- **Le texte**

▬▬▬▬▬▬

Que devient notre corps après le décès ? En France, seuls deux modes de sépulture sont actuellement reconnus : l’inhumation et la crémation. Alors que de nouvelles pratiques funéraires émergent ailleurs en Europe et dans le monde, le sens donné à nos rites autant que leurs enjeux symboliques, économiques, sanitaires, légaux et environnementaux doivent être repensés.

Lors de reprises de concessions dans des cimetières au Portugal, les chercheurs constatent depuis plusieurs années que les dépouilles ne se décomposent plus. L’une des raisons invoquées pour expliquer ce phénomène est la détérioration des sols. Les cimetières les plus anciens ont été en effet durablement contaminés par le grand nombre de défunts qui y ont été enterrés et par l’emploi de formol pour la thanatopraxie. Les terres sont devenues inertes, empêchant les processus naturels de décomposition.

▬▬▬▬▬▬

- **Données extraites**
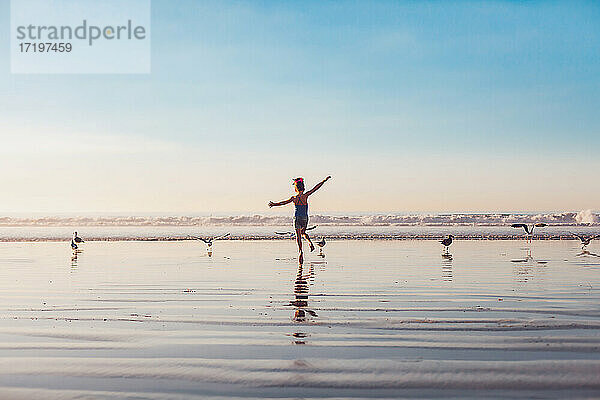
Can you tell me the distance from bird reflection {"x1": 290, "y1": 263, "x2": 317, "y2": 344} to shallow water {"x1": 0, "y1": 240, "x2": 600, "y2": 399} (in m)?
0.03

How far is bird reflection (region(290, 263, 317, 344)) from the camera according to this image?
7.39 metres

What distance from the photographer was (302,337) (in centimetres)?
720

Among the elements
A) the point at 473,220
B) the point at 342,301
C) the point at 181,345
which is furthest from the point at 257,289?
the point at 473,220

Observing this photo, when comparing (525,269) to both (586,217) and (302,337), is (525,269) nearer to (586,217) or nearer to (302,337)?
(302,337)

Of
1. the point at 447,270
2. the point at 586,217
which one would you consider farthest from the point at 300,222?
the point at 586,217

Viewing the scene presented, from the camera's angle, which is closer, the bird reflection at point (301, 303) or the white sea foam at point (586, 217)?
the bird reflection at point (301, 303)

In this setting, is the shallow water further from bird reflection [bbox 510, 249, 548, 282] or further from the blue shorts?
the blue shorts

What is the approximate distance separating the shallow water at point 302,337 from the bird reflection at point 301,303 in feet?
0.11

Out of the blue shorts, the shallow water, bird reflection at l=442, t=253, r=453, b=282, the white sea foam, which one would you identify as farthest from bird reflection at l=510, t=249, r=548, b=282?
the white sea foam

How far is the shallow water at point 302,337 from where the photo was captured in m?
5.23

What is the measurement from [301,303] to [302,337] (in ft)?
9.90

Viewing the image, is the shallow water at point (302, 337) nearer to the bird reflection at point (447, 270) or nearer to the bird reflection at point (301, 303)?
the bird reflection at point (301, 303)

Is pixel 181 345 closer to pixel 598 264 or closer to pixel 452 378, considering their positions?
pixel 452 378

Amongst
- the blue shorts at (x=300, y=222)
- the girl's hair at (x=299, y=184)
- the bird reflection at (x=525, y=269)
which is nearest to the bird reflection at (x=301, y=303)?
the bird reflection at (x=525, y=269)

▬▬▬▬▬▬

- **Consignes**
Poursuis le texte sur les modes de sépulture en reprenant juste après sa dernière phrase.

- **Ta réponse**
L’usage de cercueils hermétiques et de bois traités ralentit également la biodégradation : emprisonnés sans air et sans microfaune, les cadavres pourrissent en générant des résidus toxiques. Cette situation complique la gestion des cimetières, les concessions ne pouvant être reprises que lorsque la dégradation totale du corps est effective. En France, la lente décomposition des corps est également constatée, bien qu’aucune étude systématique n’existe.

Enjeu symbolique, légal et environnemental

L’inhumation n’est pas la seule pratique posant question. Légalisée en 1887, la crémation a progressivement trouvé sa place dans le paysage funéraire français, jusqu’à concerner 42 % des défunts en 2022. Cette évolution nécessite de construire de plus en plus de crématoriums : des infrastructures lourdes, consommatrices d’énergie et polluantes. Beaucoup s’accordent également sur la pauvreté symbolique des rites de crémation, généralement calqués sur ceux de l’inhumation.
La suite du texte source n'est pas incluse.